Saved entries
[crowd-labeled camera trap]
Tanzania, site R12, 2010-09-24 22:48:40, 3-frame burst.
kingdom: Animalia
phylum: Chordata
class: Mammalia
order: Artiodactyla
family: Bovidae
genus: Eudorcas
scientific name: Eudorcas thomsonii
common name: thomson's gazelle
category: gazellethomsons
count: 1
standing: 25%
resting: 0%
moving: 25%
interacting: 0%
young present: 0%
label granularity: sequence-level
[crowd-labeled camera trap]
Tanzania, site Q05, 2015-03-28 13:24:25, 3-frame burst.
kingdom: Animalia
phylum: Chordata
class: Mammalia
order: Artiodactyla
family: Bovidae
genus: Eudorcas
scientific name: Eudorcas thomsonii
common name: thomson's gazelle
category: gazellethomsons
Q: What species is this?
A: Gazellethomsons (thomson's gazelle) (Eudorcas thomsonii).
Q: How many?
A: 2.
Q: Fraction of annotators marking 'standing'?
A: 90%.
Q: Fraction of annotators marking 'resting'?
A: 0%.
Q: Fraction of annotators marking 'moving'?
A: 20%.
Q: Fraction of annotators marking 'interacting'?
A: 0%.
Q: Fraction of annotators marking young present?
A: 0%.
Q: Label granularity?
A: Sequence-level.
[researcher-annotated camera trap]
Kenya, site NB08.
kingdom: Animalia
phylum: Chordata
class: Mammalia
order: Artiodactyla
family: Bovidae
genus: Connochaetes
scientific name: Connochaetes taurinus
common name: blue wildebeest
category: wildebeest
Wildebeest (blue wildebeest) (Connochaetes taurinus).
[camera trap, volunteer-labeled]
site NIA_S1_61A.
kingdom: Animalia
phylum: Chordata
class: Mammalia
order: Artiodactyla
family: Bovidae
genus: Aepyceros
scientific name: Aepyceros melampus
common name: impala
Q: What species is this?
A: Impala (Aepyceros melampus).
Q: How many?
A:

■ What you will do ■
The answer consists of every entry, returned exactly.

■ Task answer ■
[crowd-labeled camera trap]
Tanzania, site R12, 2010-09-24 22:48:40, 3-frame burst.
kingdom: Animalia
phylum: Chordata
class: Mammalia
order: Artiodactyla
family: Bovidae
genus: Eudorcas
scientific name: Eudorcas thomsonii
common name: thomson's gazelle
category: gazellethomsons
count: 1
standing: 25%
resting: 0%
moving: 25%
interacting: 0%
young present: 0%
label granularity: sequence-level
[crowd-labeled camera trap]
Tanzania, site Q05, 2015-03-28 13:24:25, 3-frame burst.
kingdom: Animalia
phylum: Chordata
class: Mammalia
order: Artiodactyla
family: Bovidae
genus: Eudorcas
scientific name: Eudorcas thomsonii
common name: thomson's gazelle
category: gazellethomsons
Q: What species is this?
A: Gazellethomsons (thomson's gazelle) (Eudorcas thomsonii).
Q: How many?
A: 2.
Q: Fraction of annotators marking 'standing'?
A: 90%.
Q: Fraction of annotators marking 'resting'?
A: 0%.
Q: Fraction of annotators marking 'moving'?
A: 20%.
Q: Fraction of annotators marking 'interacting'?
A: 0%.
Q: Fraction of annotators marking young present?
A: 0%.
Q: Label granularity?
A: Sequence-level.
[researcher-annotated camera trap]
Kenya, site NB08.
kingdom: Animalia
phylum: Chordata
class: Mammalia
order: Artiodactyla
family: Bovidae
genus: Connochaetes
scientific name: Connochaetes taurinus
common name: blue wildebeest
category: wildebeest
Wildebeest (blue wildebeest) (Connochaetes taurinus).
[camera trap, volunteer-labeled]
site NIA_S1_61A.
kingdom: Animalia
phylum: Chordata
class: Mammalia
order: Artiodactyla
family: Bovidae
genus: Aepyceros
scientific name: Aepyceros melampus
common name: impala
Q: What species is this?
A: Impala (Aepyceros melampus).
Q: How many?
A:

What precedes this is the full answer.